Durante las últimas semanas -en las que ‘el bicho’ nos ha tenido más pendientes de las pantallas que cuando Tejero fue trending topic en el Congreso (Millennials, echad mano de la wiki)-, hemos tenido la oportunidad de disfrutar, aprender y actualizarnos en un sinfín de webinars.

Gracias a todas estas formaciones online hemos adquirido una gran cantidad de información que debemos clasificar y procesar para valorar realmente la que se nos viene encima, definiendo una estrategia acorde a nuestras conclusiones sobre lo aprendido. Huelga decir que el impacto del COVID-19 ha acelerado un sinfín de procesos de desarrollo que hasta ahora estaban en el ideario de todo gestor, pero para los que jamás encontrábamos el momento -y sobre todo el tiempo- adecuado.

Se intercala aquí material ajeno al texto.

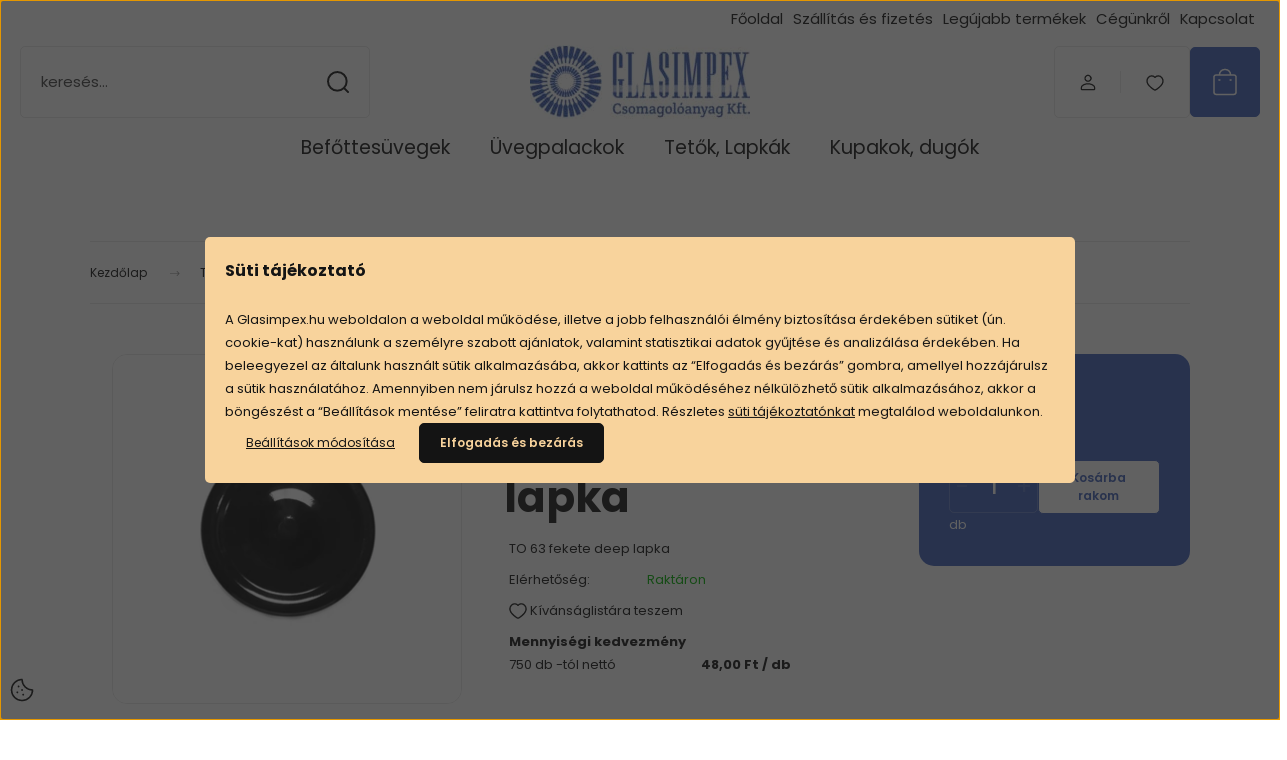

--- FILE ---
content_type: text/css
request_url: https://befottesuveg.cdn.shoprenter.hu/custom/befottesuveg/catalog/view/theme/budapest_global/stylesheet/stylesheet.css?v=1716540975
body_size: 350
content:
@media (min-width: 992px) {
    .header-middle {
        padding: 0.56rem 0 !important;
		padding-bottom:0 !important;
    }
	.subcategory-grid{
		display:flex !important;
		    justify-content: space-around;
	}
	.category-menu>.category-list>.nav-link{
		    font-weight: 500;
    font-size: 1.2rem;

	}
}
@media (min-width: 992px) {
.header-logo-img {
	max-height:100px;
		    margin-top: -10px;
    margin-bottom: -10px;
	}
}
.categoryoffer-card__title {
    text-align:center;
    font-size: 1.25rem !important;
    
    line-height: 1.6 !important;
}

@media (min-width: 1200px) {
    .main-content .module:not(.module-search-criteria) {
        margin-bottom: 80px !important;
    }
}
.header-top a {
    font-size: 0.925rem !important;

}
.news-card__title{
	text-align:center;
}
.fullsize .column-content-left{
	flex: 0 0 100% !important;
    width: 100% !important;
}
.fullsize .column-right{
	display:none !important;
}
.fullsize #social_media{
	display:none !important;
}
.fullsize .page-head-title {
	text-align:center;
}
.category-menu>.category-list>.nav-link{
	margin: 1rem 1.25rem !important;
}
.header-logo{
	text-transform:uppercase;
}
.product-card__title-link,.product-page-product-name{
	 font-family: "Poppins", sans-serif;
}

Y cuando nos ponemos a diseñar los planes de la empresa para los próximos cuatro o cinco años, nos emborrachamos de términos como estrategia, valor añadido, especialización, desarrollo, innovación, orientación al cliente… conceptos todos ellos que cautivan al universo profesional. Sin embargo, existe un ingrediente especial y diferencial que nos cuesta mucho encontrar en nuestro mercado, en nuestro sector, en nuestra sociedad, y en la vida en general. Es un ingrediente que tampoco se puede importar, pero que una vez más, como todo lo bueno y lo que tiene valor, surge de las personas.

Me refiero a la transparencia. Una palabra que usamos con regularidad y despreocupado énfasis, pero que rara vez sale apenas de su rimbombante envoltorio. La transparencia se empareja frecuentemente con los valores y la RSC a nivel empresarial, pero casi nunca se tiene en cuenta a la hora de definir la estrategia de las empresas.

La transparencia no debe ser un término romántico con el que simplemente nos llenemos la boca dentro de nuestro ideario o argumentario. Debemos trabajar desde la base, de manera transversal a la organización, y apoyados en un plan de acciones concretas que se integre con la estrategia global de la empresa.

La transparencia tiene que ir más allá de una mención en la web o una campaña de marketing: es un fino manto que cubre las pequeñas acciones diarias que se convierten en cultura empresarial. Y que muestra los valores de cada organización sin que tengamos que darle bombo, platillo, trompeta y acordeón a través de un sinfín de herramientas de comunicación, que dicho sea de paso, se nos caen de los bolsillos (aquí también hay contenido para escribir algún otro artículo, pergamino, enciclopedia o toda una secuela de Star Wars).

Volviendo al tema en cuestión, la comunicación es fundamental a la hora de transmitir transparencia con todos los agentes relacionados con la actividad -compañeros, clientes, proveedores, administraciones…-, ya que por definición significa honestidad con otros y con uno mismo. Significa ser claro y congruente, sin dejar resquicio a las ambigüedades tan comunes en nuestro entorno.

Debemos dejar atrás de una vez por todas esa obsoleta cultura empresarial en la que la pérdida de los demás es nuestra ganancia, en la que se compite desde la opacidad y las medias verdades. A día de hoy, esa retrógrada forma de hacer negocios no solo no es admisible, sino que revuelve el estómago.

La transparencia ya no es una opción, sino una obligación. Las nuevas tecnologías la facilitan, las nuevas generaciones la demandan a gritos, la nueva sociedad avanza año a año hacia ese objetivo… Y aunque haya vestigios que todavía se resisten a este empuje, figuras que sacan rédito del engaño o de la desinformación, pronto verán mermadas sus defensas por la fuerza de la ética y la presión social.

En definitiva, la transparencia no solo es imperativa éticamente hablando: como empresa, puede traernos también muchos beneficios en forma de confianza y credibilidad del mercado; puede atraer talento y reducir la rotación consiguiendo una mayor alineación y compromiso con la empresa, pero sobre todo puede traer –y traerá– sentido común, empatía y moralidad a un escenario que necesita más que nunca de estos valores.

Estamos ante una nueva realidad, aprovechémosla.